Given request: Copy the rows from the one containing "Based on the" through the one containing "Comparing the church", switching "church bell tower" to "steeple" and changing nothing else.

Records supplied:
----------------------------------------

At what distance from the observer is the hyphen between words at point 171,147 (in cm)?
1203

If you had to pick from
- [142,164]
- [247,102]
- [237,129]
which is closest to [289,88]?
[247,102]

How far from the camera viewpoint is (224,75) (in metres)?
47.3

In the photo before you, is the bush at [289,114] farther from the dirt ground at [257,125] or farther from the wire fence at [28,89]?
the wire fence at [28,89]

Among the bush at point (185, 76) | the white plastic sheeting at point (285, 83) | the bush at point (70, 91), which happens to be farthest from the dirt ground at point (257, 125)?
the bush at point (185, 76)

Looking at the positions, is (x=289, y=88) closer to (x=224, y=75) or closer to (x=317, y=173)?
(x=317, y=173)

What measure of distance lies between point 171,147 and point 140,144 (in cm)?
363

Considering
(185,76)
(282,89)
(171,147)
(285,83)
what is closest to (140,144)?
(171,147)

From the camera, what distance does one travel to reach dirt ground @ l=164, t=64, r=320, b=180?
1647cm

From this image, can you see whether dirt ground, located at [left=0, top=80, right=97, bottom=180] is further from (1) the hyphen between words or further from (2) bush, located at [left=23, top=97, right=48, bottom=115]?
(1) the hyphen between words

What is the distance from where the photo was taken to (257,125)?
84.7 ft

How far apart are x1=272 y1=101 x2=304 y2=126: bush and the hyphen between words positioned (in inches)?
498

----------------------------------------

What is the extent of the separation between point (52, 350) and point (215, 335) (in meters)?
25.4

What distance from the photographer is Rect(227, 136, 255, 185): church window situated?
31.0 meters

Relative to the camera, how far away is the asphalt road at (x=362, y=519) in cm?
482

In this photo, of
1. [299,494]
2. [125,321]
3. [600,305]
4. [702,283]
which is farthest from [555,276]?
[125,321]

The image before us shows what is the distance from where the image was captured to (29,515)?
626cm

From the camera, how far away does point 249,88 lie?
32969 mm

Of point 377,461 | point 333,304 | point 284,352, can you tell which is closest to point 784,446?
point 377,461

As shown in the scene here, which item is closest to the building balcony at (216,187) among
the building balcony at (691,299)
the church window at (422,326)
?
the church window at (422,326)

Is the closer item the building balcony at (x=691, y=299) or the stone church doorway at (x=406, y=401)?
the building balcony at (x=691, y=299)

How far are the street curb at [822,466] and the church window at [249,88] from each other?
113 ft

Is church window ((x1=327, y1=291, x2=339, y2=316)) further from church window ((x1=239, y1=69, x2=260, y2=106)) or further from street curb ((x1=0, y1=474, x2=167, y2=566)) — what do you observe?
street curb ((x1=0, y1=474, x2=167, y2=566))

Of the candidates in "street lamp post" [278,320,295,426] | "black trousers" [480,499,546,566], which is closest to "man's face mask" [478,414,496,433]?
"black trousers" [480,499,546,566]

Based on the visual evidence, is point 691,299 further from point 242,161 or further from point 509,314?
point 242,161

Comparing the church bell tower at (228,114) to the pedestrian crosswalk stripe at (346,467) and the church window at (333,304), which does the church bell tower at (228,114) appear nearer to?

----------------------------------------

Result below:
Based on the visual evidence, is point 691,299 further from point 242,161 or further from point 509,314?
point 242,161

Comparing the steeple at (228,114) to the pedestrian crosswalk stripe at (346,467) and the church window at (333,304), which does the steeple at (228,114) appear nearer to?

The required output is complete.